The overlap between the map and reduce stages is configured by the user for each submitted job. Starting reduce tasks later increases cluster throughput, while starting them earlier in a job’s execution reduces its latency. The number of map and reduce slots are fixed by the cluster administrators, so unused map capacity can’t be used to spawn reduce tasks, and vice versa. Because the two task types can potentially (and more often than not do) complete at different rates, no configuration will ever be perfectly ideal. When either slot type becomes completely utilized, the JobTracker is forced to apply back-pressure to job initialization despite the presence of available slots of the other type. Nonstatic definition of resources on individual nodes complicates scheduling, but it also empowers the scheduler to pack the cluster more tightly.
Further, the definition of slots was purely based on jobs’ memory requirements, as memory was the scarcest resource for much of this time. Hardware keeps evolving, however, and there are now many sites where CPU has become the most scarce resource, with memory being available in abundance, and the concept of slots doesn’t easily accommodate this conundrum of scheduling multiple resources. This highlights the need for a [Requirement 9] Flexible Resource Model.

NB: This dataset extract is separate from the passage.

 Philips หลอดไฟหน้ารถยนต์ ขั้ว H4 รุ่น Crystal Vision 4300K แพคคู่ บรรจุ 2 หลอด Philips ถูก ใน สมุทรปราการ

[Requirement 9] Flexible Resource Model
The next-generation compute platform should enable dynamic resource configurations on individual nodes and a flexible resource model.
Management of User Logs
The handling of user logs generated by applications had been one of the biggest selling points of HOD, but it turned into a pain point for shared MapReduce installations. User logs were typically left on individual nodes by the TaskTracker daemon after they were truncated, but only for a specific amount of time. If individual nodes died or were taken offline, their logs wouldn’t be available at all. Runaway tasks could also fill up disks with useless logs, and there was no way to shield other tasks or the system daemons from such bad tasks.
Agility
By conflating the platform responsible for arbitrating resource usage with the framework expressing that program, one is forced to evolve both structures simultaneously. While cluster administrators try to improve the allocation efficiency of the platform, it is the users’ responsibility to help incorporate framework changes into the new structure. Thus, upgrading a cluster should not require users to halt, validate, and restore their pipelines. But the exact opposite thing happened with shared MapReduce clusters: While updates typically required no more than recompilation, users’ assumptions about internal framework details or developers’ assumptions about users’ programs occasionally created incompatibilities, wasting more software development cycles.
As stated earlier, HOD was much better at supporting this agility of user applications. [Requirement 2] Serviceability covered this need for the next-generation compute platform to enable evolution of cluster software completely decoupled from users’ applications.